# Photoshop displays brown instead of grey!



## Tommo24 (Jan 27, 2010)

Hey everyone, I've been having a really odd issue that has me and everybody else I show stumped.. I'll try to put in as much detail as I can!


In Photoshop, with any document open all of my greys come up showing as browns!

When I choose the eye dropper tool, and take a sample out of anything that is grey (including the empty window space) it comes up in a shade of brown..

Any white to black colour codes I type in, it comes up a shade of brown..

Here is a screenshot of me using the filler tool after sampling the grey empty space:









Here is a screenshot of my colour settings, I've gone through and changed to every single one in each drop down and it's all stayed the same!










When I save the document as a JPG they look as they should, when I do "Save For Web" it displays the greys properly! It is ONLY when I have it open in Photoshop to work on that it displays odd.. Any JPG I download from the web and open in photoshop has a brown look to it (the greys).. But if I open the same pictures NOT in Photoshop they display fine!
^^^^^^^^^^^^^^^^
_Tasks_
1) Translate this sentence from the Photoshop thread into Spanish: "In Photoshop, with any document open all of my greys come up showing as browns!"
2) Extend the Photoshop thread about greys showing as brown, picking up after its final sentence.
The items that follow the thread are not needed for any of this work.

_Data rows_
^^^^^^^^^^^^^^^^
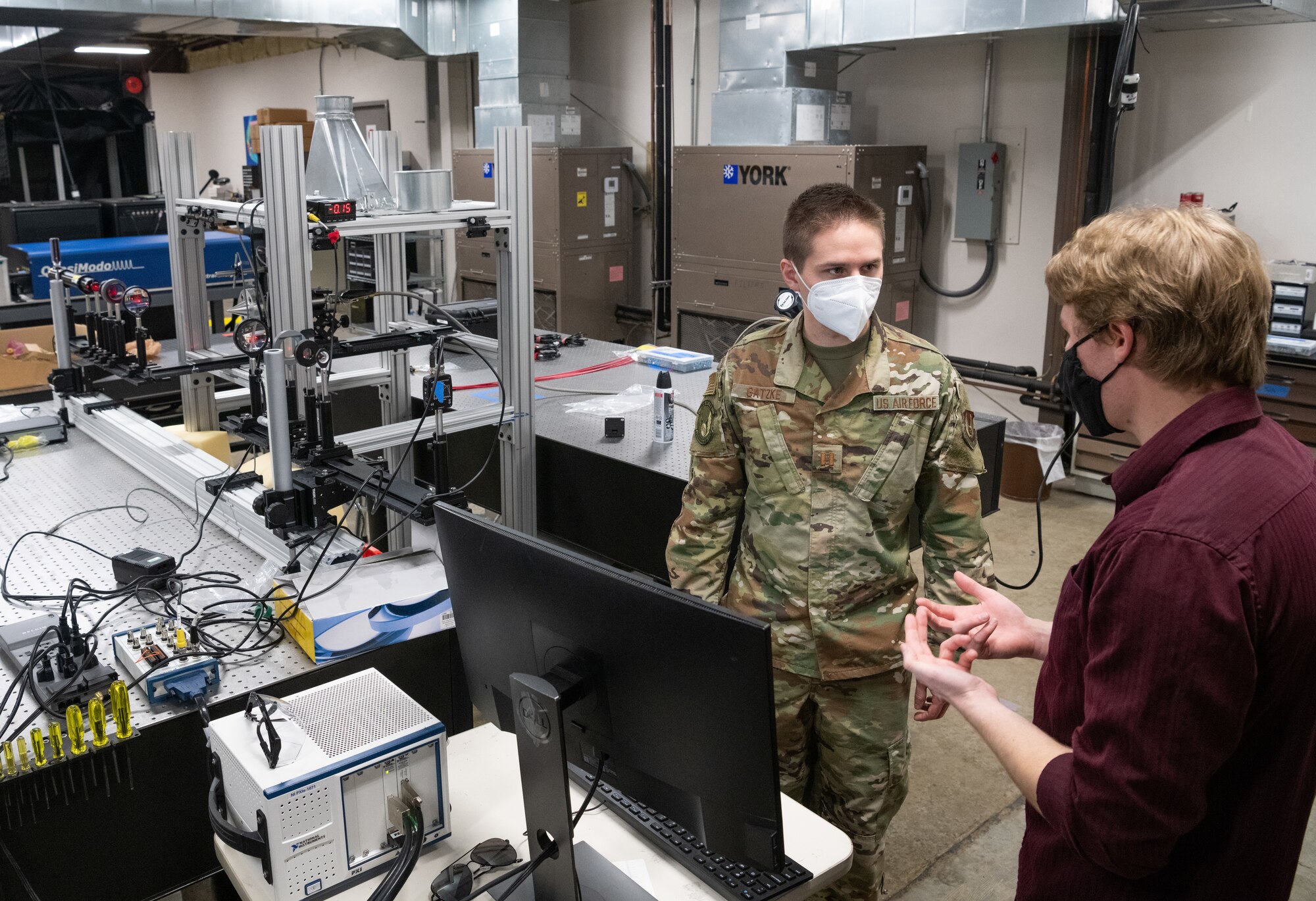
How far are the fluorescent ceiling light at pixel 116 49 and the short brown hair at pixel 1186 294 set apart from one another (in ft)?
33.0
^^^^^^^^^^^^^^^^
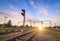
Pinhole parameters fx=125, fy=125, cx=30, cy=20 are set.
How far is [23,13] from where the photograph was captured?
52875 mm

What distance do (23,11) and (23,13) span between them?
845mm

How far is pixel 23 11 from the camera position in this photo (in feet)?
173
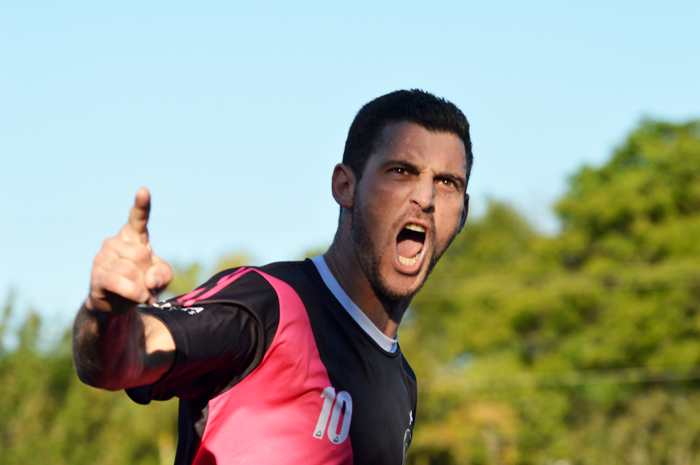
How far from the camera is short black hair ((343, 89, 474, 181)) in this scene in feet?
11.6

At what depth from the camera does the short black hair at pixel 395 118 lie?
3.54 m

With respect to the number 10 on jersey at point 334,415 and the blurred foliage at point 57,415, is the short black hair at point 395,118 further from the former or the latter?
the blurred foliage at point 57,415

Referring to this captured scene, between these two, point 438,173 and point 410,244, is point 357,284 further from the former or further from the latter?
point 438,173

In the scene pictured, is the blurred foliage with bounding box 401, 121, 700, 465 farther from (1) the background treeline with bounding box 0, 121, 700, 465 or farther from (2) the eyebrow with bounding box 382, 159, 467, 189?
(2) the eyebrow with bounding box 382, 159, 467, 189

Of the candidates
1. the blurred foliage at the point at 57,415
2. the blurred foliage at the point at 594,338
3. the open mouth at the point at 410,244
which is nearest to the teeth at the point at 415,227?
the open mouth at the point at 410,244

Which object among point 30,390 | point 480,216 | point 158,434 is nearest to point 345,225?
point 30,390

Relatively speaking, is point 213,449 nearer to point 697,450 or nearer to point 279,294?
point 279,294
^^^^^^^^^^^^^^^^
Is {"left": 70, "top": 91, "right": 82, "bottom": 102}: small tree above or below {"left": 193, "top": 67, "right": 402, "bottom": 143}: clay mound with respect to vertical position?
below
^^^^^^^^^^^^^^^^
_Answers below_
1) En Photoshop, con cualquier documento abierto, ¡todos mis grises aparecen como marrones!

2)
All websites and everything else do NOT have this issue, any images or anything else not in photoshop do not have this issue too!


So can anybody please shed some light on this? 

I'm using a standard Dell Optiplex 760 computer, Dual Dell 2009W 20" monitors and Windows Vista..
It is a work computer, my old machine died so they gave me a random new machine they got in to use instead.. Everything worked fine on my old computer.. Hell, it even had the exact same hardware and software set up (as far as I am aware) as this new machine!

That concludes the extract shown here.